Auch wenn die Grafik für sehr viele ein Dorn im Auge ist, finde ich sie wirklich schön. Sie passt zum allgemeinen Setting und zur Atmosphäre des Spiels, eine Grafik wie in Twilight Princess hätte einfach nicht dazu gepasst. Dafür war die Welt viel zu naiv, viel zu verspielt.
In Form von riesigen Landschaften konnte man die eigentlich schöne Grafik allerdings nie bewundern, da es nur Inseln gibt, keine größeren Flächen. Dazwischen ist immer das Meer.
Es sind zwar nicht sehr viele Dungeons: wenn man Ganons Kastell mitzählt, gerade mal sieben, aber diese fand ich sehr ausgeklügelt und gehören zu den besten, die ich kenne. Der erste Bossgegner, Gohma, war extrem innovativ, so einen ähnlichen Kampf gab es noch nie. Auch Jalhalla hatte einen tollen Kampf, und von den drei verschiedenen Formen von Kurganon und Ganon selbst muss ich gar nicht erst anfangen. Einfach tolle Bosskämpfe.
Nebenaufgaben an sich gibt es nicht allzu viele, aber wenn man versucht, alle Figuren in der Minitendo-Galerie zu bekommen, hat man wirklich so einiges an Arbeit, da man auch immer dorthin zurückkehren muss, um die Bilder abzuliefern.
Die Spielwelt mag zwar verglichen mit anderen relativ leer erscheinen, und viele Inseln gleichen demselben Muster, aber mir hat es trotzdem viel Spaß bereitet, das Meer zu erkunden, die Karte mithilfe der Frösche zu vervollständigen, jede Insel gespannt darauf, welche Geheimnisse sie birgt, zu erkunden, usw.. Und auch das von vielen kritisierte Segeln empfand ich, v. a. wegen der Musik und der Atmosphäre als sehr positiv. Sollte es doch zu lange dauern, hat man ja später auch die Möglichkeit, sich zu teleportieren.
Die Geschichte finde ich auch super, sie ist ebenfalls anders. Zwar nicht "so anders" wie Majora's Mask, aber eben doch anders genug. Allerdings gibt es auch viele Widersprüche in der Geschichte, z. B.: Wie soll es so viele Inseln geben, wenn Hyrule doch gar nicht komplett aus Gebirge bestand? Warum kann Ganondorf Link bereits beim ersten Besuch in der Verwunschenen Bastion gegenübertreten, wenn er doch erst durch das Ziehen des Master-Schwertes freigeworden ist? Das sind für mich große Kritikpunkte. Auch, dass dann später (was aber nichts mehr direkt mit The Wind Waker zu tun hat) einfach ein neues Hyrule gegründet wird, erschien mir ziemlich an den Haaren herbeigezogen.
Die Steuerung war natürlich toll. Für Action-Adventures war der GameCube-Controller meiner Meinung nach wie gemacht, und es gab endlich auch eine frei bewegliche Kamera. Dies wäre zwar aufgrund der tollen automatischen Kameraführung und dem L-Auto-Fokus nicht nötig gewesen, es ist aber trotzdem ein gutes Gefühl, es in manchen Situationen frei bestimmen zu können.

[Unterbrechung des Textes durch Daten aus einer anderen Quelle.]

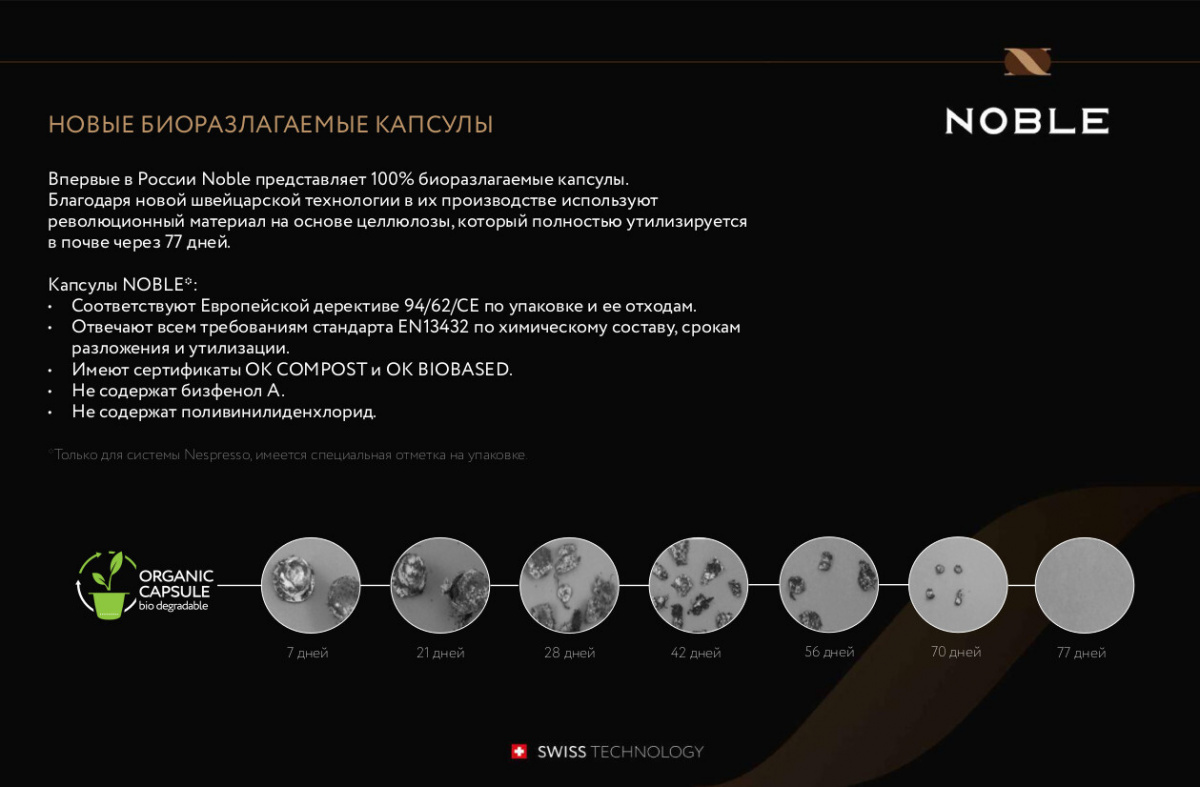 НОВЫЕ БИОРАЗЛАГАЕМЫЕ КАПСУЛЫ

NOBLE

Впервые в России Noble представляет 100% биоразлагаемые капсулы. Благодаря новой швейцарской технологии в их производстве используют революционный материал на основе целлюлозы, который полностью утилизируется в почве через 77 дней.

Капсулы NOBLE*:
• Соответствуют Европейской дерективе 94/62/CE по упаковке и ее отходам.
• Отвечают всем требованиям стандарта EN13432 по химическому составу, срокам разложения и утилизации.
• Имеют сертификаты OK COMPOST и OK BIOBASED.
• Не содержат бизфенол А.
• Не содержат поливинилиденхлорид.

*Только для системы Nespresso, имеется специальная отметка на упаковке

ORGANIC CAPSULE bio degradable

7 дней
21 дней
28 дней
42 дней
56 дней
70 дней
77 дней

SWISS TECHNOLOGY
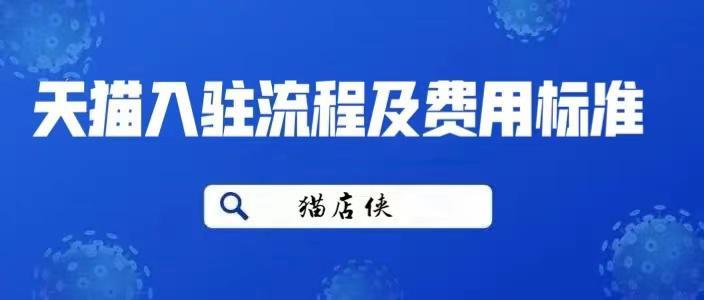 天猫入驻流程及费用标准

猫店侠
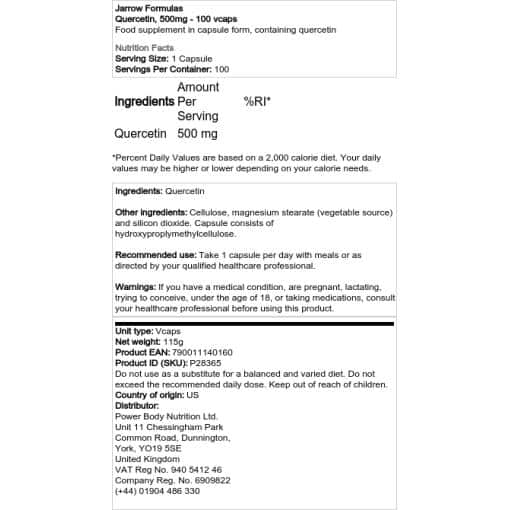 Jarrow Formulas
Quercetin, 500mg - 100 vcaps
Food supplement in capsule form, containing quercetin

Nutrition Facts
Serving Size: 1 Capsule
Servings Per Container: 100

| Ingredients | Amount Per Serving | %RI* |
|---|---|---|
| Quercetin | 500 mg | |

*Percent Daily Values are based on a 2,000 calorie diet. Your daily values may be higher or lower depending on your calorie needs.

Ingredients: Quercetin

Other ingredients: Cellulose, magnesium stearate (vegetable source) and silicon dioxide. Capsule consists of hydroxyproplymethylcellulose.

Recommended use: Take 1 capsule per day with meals or as directed by your qualified healthcare professional.

Warnings: If you have a medical condition, are pregnant, lactating, trying to conceive, under the age of 18, or taking medications, consult your healthcare professional before using this product.

Unit type: Vcaps
Net weight: 115g
Product EAN: 790011140160
Product ID (SKU): P28365
Do not use as a substitute for a balanced and varied diet. Do not exceed the recommended daily dose. Keep out of reach of children.
Country of origin: US
Distributor:
Power Body Nutrition Ltd.
Unit 11 Chessingham Park
Common Road, Dunnington,
York, YO19 5SE
United Kingdom
VAT Reg No. 940 5412 46
Company Reg. No. 6909822
(+44) 01904 486 330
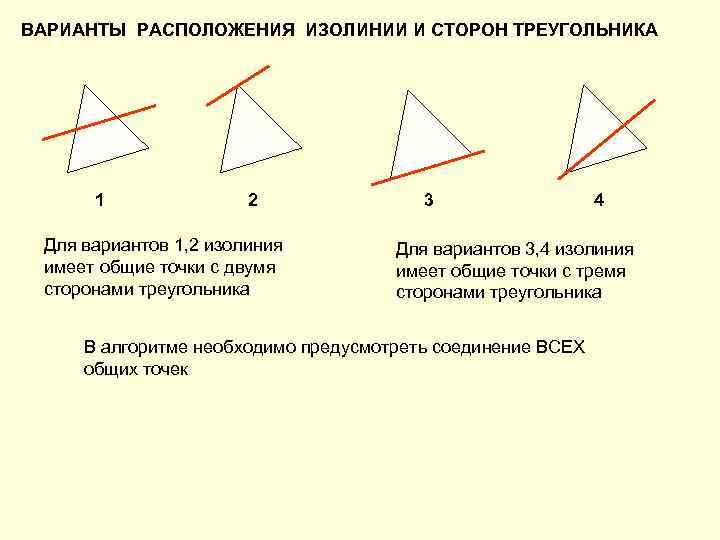 ВАРИАНТЫ РАСПОЛОЖЕНИЯ ИЗОЛИНИИ И СТОРОН ТРЕУГОЛЬНИКА

1

2

3

4

Для вариантов 1,2 изолиния имеет общие точки с двумя сторонами треугольника

Для вариантов 3,4 изолиния имеет общие точки с тремя сторонами треугольника

В алгоритме необходимо предусмотреть соединение ВСЕХ общих точек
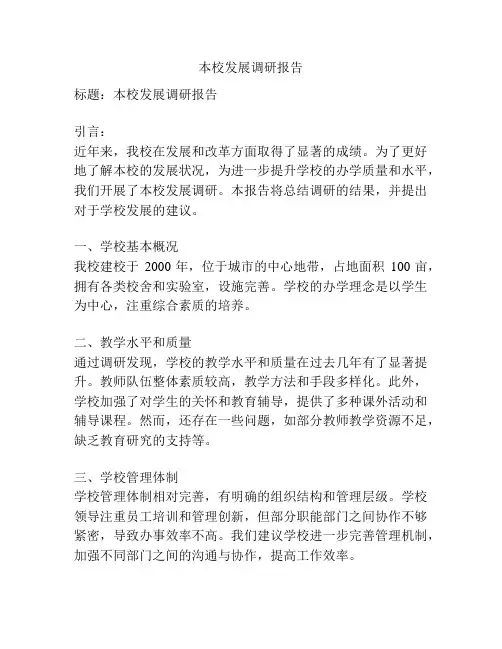 本校发展调研报告

标题：本校发展调研报告

引言：
近年来，我校在发展和改革方面取得了显著的成绩。为了更好地了解本校的发展状况，为进一步提升学校的办学质量和水平，我们开展了本校发展调研。本报告将总结调研的结果，并提出对于学校发展的建议。

一、学校基本概况
我校建校于 2000 年，位于城市的中心地带，占地面积 100 亩，拥有各类校舍和实验室，设施完善。学校的办学理念是以学生为中心，注重综合素质的培养。

二、教学水平和质量
通过调研发现，学校的教学水平和质量在过去几年有了显著提升。教师队伍整体素质较高，教学方法和手段多样化。此外，学校加强了对学生的关怀和教育辅导，提供了多种课外活动和辅导课程。然而，还存在一些问题，如部分教师教学资源不足，缺乏教育研究的支持等。

三、学校管理体制
学校管理体制相对完善，有明确的组织结构和管理层级。学校领导注重员工培训和管理创新，但部分职能部门之间协作不够紧密，导致办事效率不高。我们建议学校进一步完善管理机制，加强不同部门之间的沟通与协作，提高工作效率。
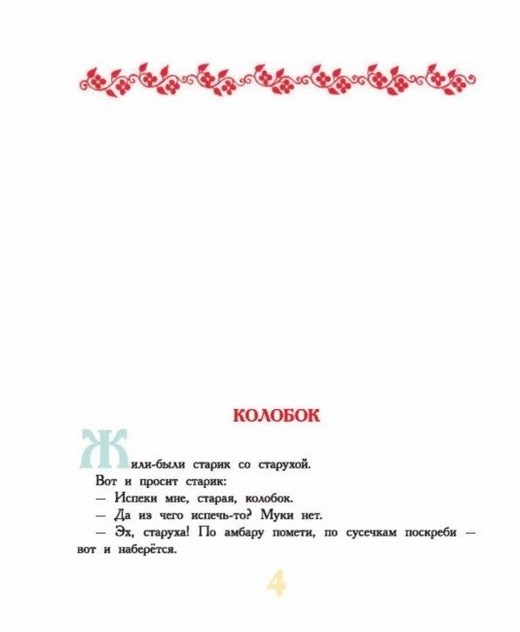 КОЛОБОК

Жили-были старик со старухой.

Вот и просит старик:

— Испеки мне, старая, колобок.

— Да из чего испечь-то? Муки нет.

— Эх, старуха! По амбару помети, по сусечкам поскреби — вот и наберётся.

4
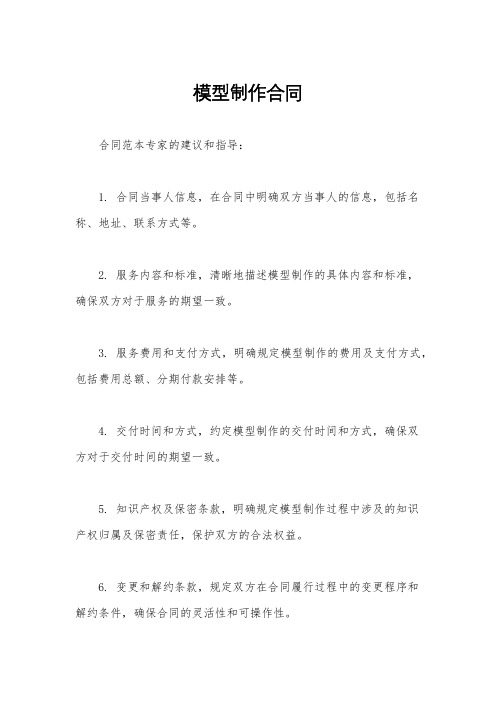 模型制作合同

合同范本专家的建议和指导：

1. 合同当事人信息，在合同中明确双方当事人的信息，包括名称、地址、联系方式等。

2. 服务内容和标准，清晰地描述模型制作的具体内容和标准，确保双方对于服务的期望一致。

3. 服务费用和支付方式，明确规定模型制作的费用及支付方式，包括费用总额、分期付款安排等。

4. 交付时间和方式，约定模型制作的交付时间和方式，确保双方对于交付时间的期望一致。

5. 知识产权及保密条款，明确规定模型制作过程中涉及的知识产权归属及保密责任，保护双方的合法权益。

6. 变更和解约条款，规定双方在合同履行过程中的变更程序和解约条件，确保合同的灵活性和可操作性。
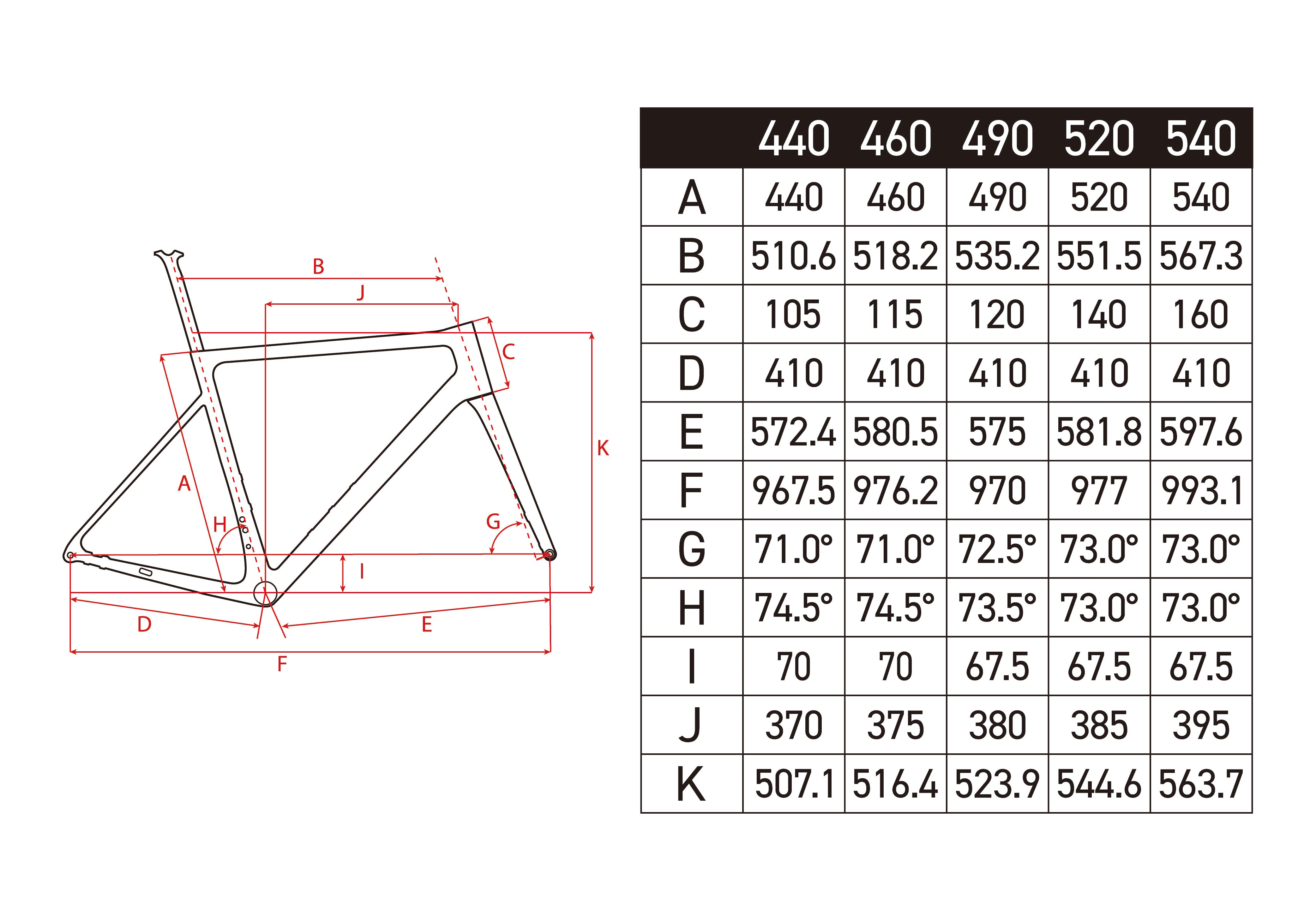 B
J
C
K
A
H
G
I
D
E
F

| | 440 | 460 | 490 | 520 | 540 |
|---|---|---|---|---|---|
| A | 440 | 460 | 490 | 520 | 540 |
| B | 510.6 | 518.2 | 535.2 | 551.5 | 567.3 |
| C | 105 | 115 | 120 | 140 | 160 |
| D | 410 | 410 | 410 | 410 | 410 |
| E | 572.4 | 580.5 | 575 | 581.8 | 597.6 |
| F | 967.5 | 976.2 | 970 | 977 | 993.1 |
| G | 71.0° | 71.0° | 72.5° | 73.0° | 73.0° |
| H | 74.5° | 74.5° | 73.5° | 73.0° | 73.0° |
| I | 70 | 70 | 67.5 | 67.5 | 67.5 |
| J | 370 | 375 | 380 | 385 | 395 |
| K | 507.1 | 516.4 | 523.9 | 544.6 | 563.7 |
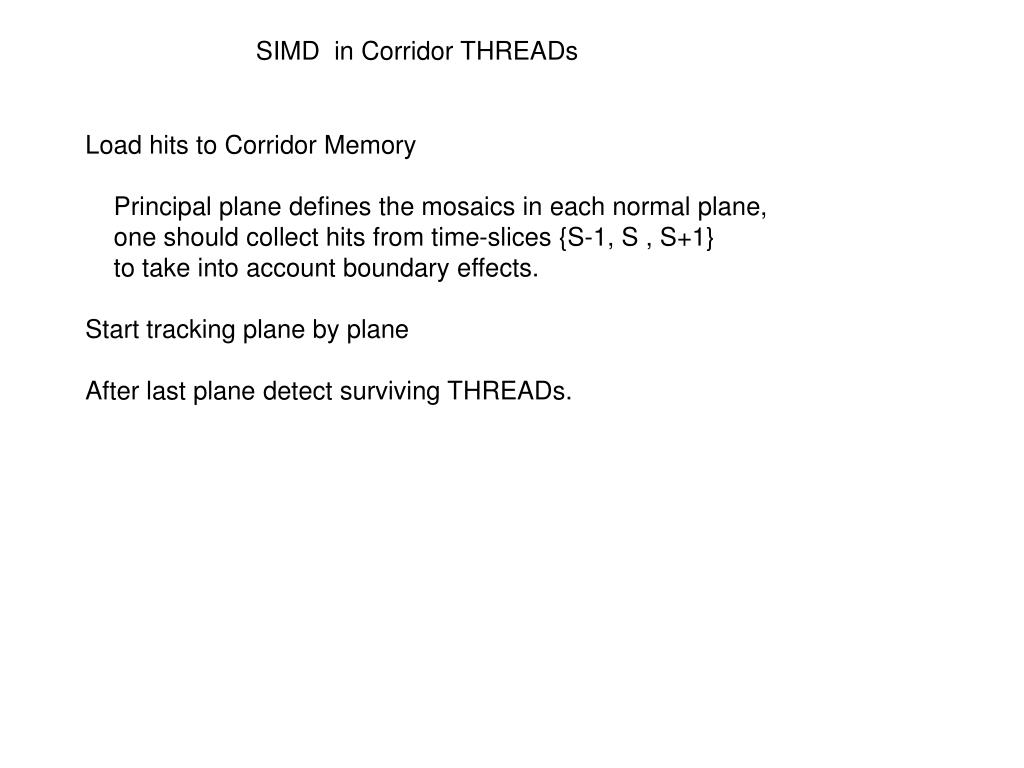 SIMD in Corridor THREADs

Load hits to Corridor Memory

Principal plane defines the mosaics in each normal plane, one should collect hits from time-slices {S-1, S , S+1} to take into account boundary effects.

Start tracking plane by plane

After last plane detect surviving THREADs.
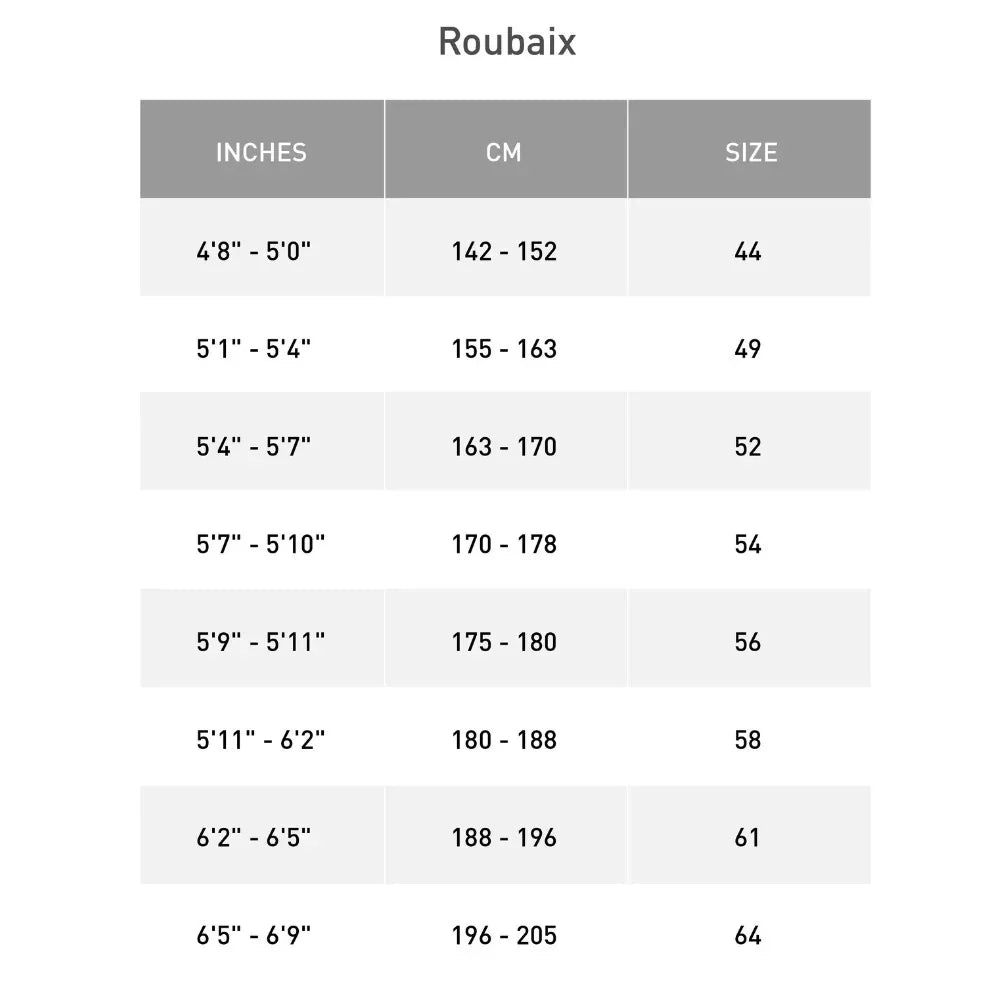 Roubaix

| INCHES | CM | SIZE |
|---|---|---|
| 4'8" - 5'0" | 142 - 152 | 44 |
| 5'1" - 5'4" | 155 - 163 | 49 |
| 5'4" - 5'7" | 163 - 170 | 52 |
| 5'7" - 5'10" | 170 - 178 | 54 |
| 5'9" - 5'11" | 175 - 180 | 56 |
| 5'11" - 6'2" | 180 - 188 | 58 |
| 6'2" - 6'5" | 188 - 196 | 61 |
| 6'5" - 6'9" | 196 - 205 | 64 |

Für mich gibt es aber noch einen großen Kritikpunkt im Spiel: Die Suche nach den Triforce-Fragmenten. Das ist einfach nervig und unnötig, da man erstens verdammt viele Rubine für Tingle braucht, zweitens mal schön auf Froschsuche gehen kann, wenn man von dem Quadrat, in dem sich der Schatz befindet, noch keine Karte hat, und man drittens kreuz und quer durch das Meer fahren muss. Bitte so etwas nie wieder!
Alles in allem hat mir The Wind Waker doch sehr viel Spaß gemacht. Es war ein schönes Spiel mit einigen Stärken und ein paar Schwächen.
Trotzdem kann ich mir nicht so recht vorstellen, dass noch weitere Teile in diesem Look erscheinen - wir sind spätestens in anderthalb Monaten mit der Wii U im HD-Zeitalter angekommen, dazu würde das einfach nicht passen und würde so manchen Fan endgültig vergraulen.